A importância de entender que não é possível controlar tudo na vida
A valor de entender que não é provável controlar tudo na vida
Imagine que você se esforçou para erigir um carrinho e levá-lo até o topo de uma montanha-russa. Já sem fôlego, depara-se com a imensa descida tentando reunir as poucas forças que restam para estagnar ou, ao menos, adoçar a queda. A robustez gasta contra a sisudez é tanta que você mal consegue sentir o indiferente na ventre e o vento bagunçando o cabelo. Observar a paisagem? Nem pensar…
A cena narrada pela psicóloga Ana Luísa de Araújo Dias, mestra em Saúde Comunitária pela Universidade Federalista da Bahia (UFBA), nos remete ao cansaço e à frustração que surgem quando perseguimos o mito de que o sucesso depende somente de nós.
São muitos os slogans da sociedade numulário ocidental que glorificam o esforço individual porquê pilar restrito para inferir o que desejamos – ou para executar o que se espera de nós. Você certamente já deve ter ouvido: é só ter força de vontade que você chega lá.
Mas será realmente provável segurar todo esse peso sozinho sem quebrar ou, ao menos, trincar? Uma escolha mais sábia, aponta Ana Luísa, seria trespassar da segmento de trás do carrinho, de onde tentamos controlá-lo, para estar dentro do veículo fluindo com o que a vida nos propõe e contando com o empurrãozinho que ela pode nos oferecer.
Abrindo espaço
“Em alguns momentos, a transformação do firmamento, da terreno e dos seres ao volta caminha na direção contrária ao sentido que queremos tomar”, diz Wagner Canalonga, rabi regente da Sociedade Taoista de São Paulo.

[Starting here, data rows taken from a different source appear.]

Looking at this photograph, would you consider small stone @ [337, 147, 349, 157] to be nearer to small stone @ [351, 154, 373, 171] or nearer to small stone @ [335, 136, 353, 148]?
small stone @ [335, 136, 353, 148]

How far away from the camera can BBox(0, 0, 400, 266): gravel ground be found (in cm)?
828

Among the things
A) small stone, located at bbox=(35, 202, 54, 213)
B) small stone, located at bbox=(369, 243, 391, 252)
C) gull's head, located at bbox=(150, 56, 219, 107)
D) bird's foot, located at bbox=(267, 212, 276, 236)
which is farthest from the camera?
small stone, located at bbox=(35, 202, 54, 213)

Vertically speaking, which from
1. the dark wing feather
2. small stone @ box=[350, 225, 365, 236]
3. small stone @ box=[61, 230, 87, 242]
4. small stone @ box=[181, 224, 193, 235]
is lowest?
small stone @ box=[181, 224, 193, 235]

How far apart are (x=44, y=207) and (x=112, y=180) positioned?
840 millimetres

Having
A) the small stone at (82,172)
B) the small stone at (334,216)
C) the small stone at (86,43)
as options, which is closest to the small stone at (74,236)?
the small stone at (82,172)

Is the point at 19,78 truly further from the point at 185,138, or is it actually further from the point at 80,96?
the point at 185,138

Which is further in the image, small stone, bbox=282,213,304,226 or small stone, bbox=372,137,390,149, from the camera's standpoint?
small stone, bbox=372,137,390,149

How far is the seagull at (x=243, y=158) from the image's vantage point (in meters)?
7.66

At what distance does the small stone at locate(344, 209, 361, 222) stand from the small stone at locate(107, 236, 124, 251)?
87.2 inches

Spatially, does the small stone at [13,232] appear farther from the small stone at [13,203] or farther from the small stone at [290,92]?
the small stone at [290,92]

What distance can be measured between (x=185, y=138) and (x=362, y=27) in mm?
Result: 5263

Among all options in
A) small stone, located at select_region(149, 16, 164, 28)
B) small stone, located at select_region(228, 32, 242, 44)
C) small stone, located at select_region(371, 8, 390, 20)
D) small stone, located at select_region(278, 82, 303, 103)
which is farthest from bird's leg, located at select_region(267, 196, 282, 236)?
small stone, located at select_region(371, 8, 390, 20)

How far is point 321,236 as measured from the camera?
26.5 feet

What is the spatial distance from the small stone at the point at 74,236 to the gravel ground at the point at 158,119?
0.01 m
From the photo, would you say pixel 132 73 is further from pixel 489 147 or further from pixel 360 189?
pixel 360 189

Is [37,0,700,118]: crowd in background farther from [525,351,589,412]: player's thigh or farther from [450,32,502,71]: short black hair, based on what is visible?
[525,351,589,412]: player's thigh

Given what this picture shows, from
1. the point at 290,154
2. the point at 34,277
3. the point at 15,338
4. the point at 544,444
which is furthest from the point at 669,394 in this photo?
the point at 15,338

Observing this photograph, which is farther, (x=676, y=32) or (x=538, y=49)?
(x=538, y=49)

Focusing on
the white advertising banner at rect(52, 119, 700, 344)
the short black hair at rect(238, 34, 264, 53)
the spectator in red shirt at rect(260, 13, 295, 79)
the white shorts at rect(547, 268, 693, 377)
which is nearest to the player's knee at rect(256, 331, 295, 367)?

O taoismo, tradição religiosa do Leste Asiático, propaga a teoria de esvaziar o coração do excesso de apegos, preferências e referências a termo de liberar espaço para que as nossas transformações estejam alinhadas às constantes mudanças do Universo. “Em vez de forçar a barra em cima daquilo que queremos, podemos diminuir no nosso coração o excesso de desejos e contemplar o que verdadeiramente nos é necessário”, diz. “Quando nos aliamos à fluente, usufruímos daquele movimento e podemos obter grandes resultados.”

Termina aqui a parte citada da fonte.